**DATA FOR ANALYSIS**

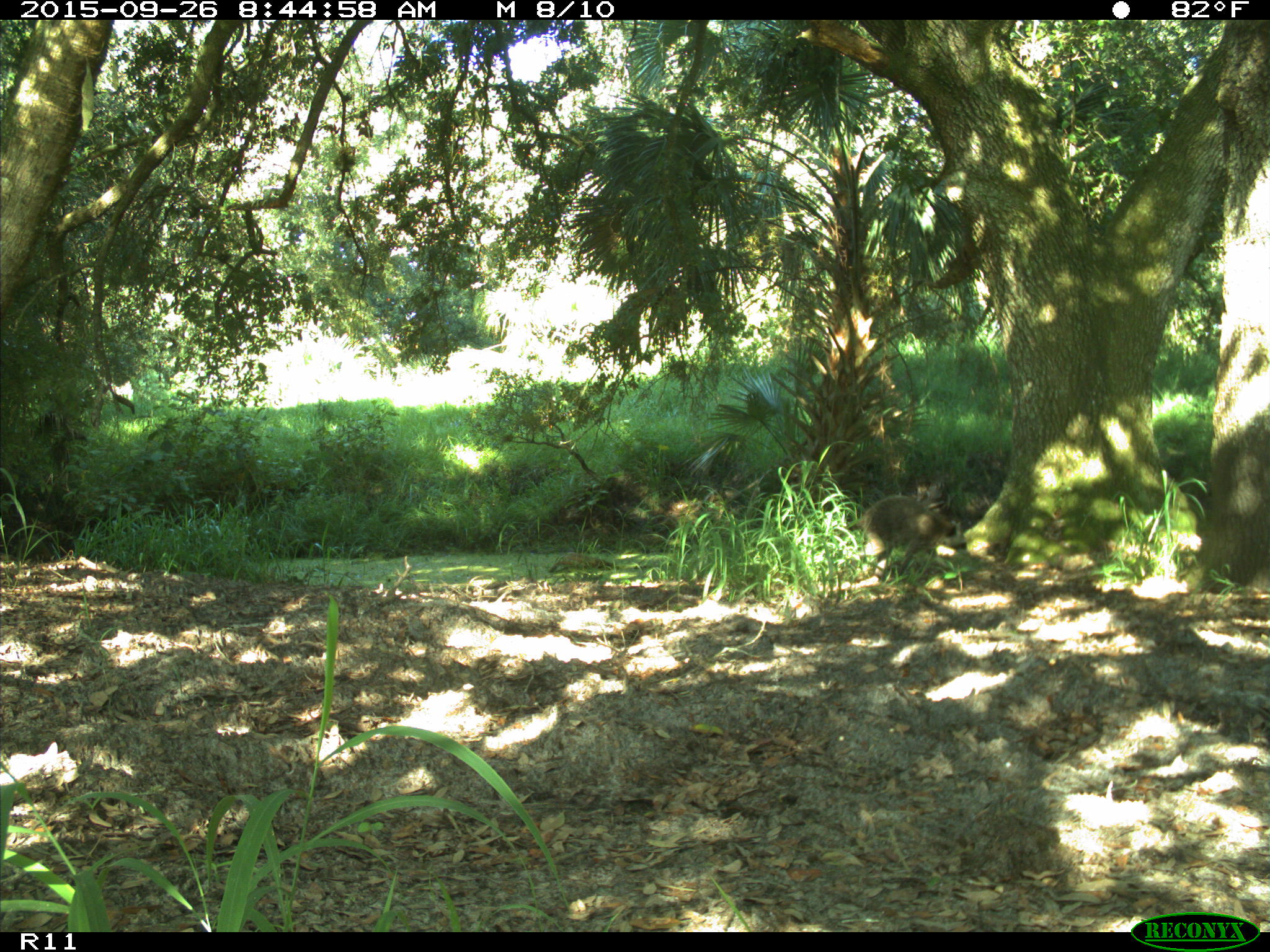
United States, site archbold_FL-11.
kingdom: Animalia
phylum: Chordata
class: Mammalia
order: Carnivora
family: Procyonidae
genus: Procyon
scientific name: Procyon lotor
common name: common raccoon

**ACTION ITEM**
Everything from the line containing "kingdom: Animalia" to the last line of the entries above should be quoted exactly, and only that.

**SOLUTION FOR THIS PROBLEM**
kingdom: Animalia
phylum: Chordata
class: Mammalia
order: Carnivora
family: Procyonidae
genus: Procyon
scientific name: Procyon lotor
common name: common raccoon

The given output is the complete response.